§ Activity
Produce a word-for-word copy of the data below.

[Data excerpts]
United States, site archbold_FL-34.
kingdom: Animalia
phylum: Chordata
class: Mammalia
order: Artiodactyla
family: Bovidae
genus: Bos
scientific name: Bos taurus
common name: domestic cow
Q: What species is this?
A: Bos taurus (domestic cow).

§ Exercise output
United States, site archbold_FL-34.
kingdom: Animalia
phylum: Chordata
class: Mammalia
order: Artiodactyla
family: Bovidae
genus: Bos
scientific name: Bos taurus
common name: domestic cow
Q: What species is this?
A: Bos taurus (domestic cow).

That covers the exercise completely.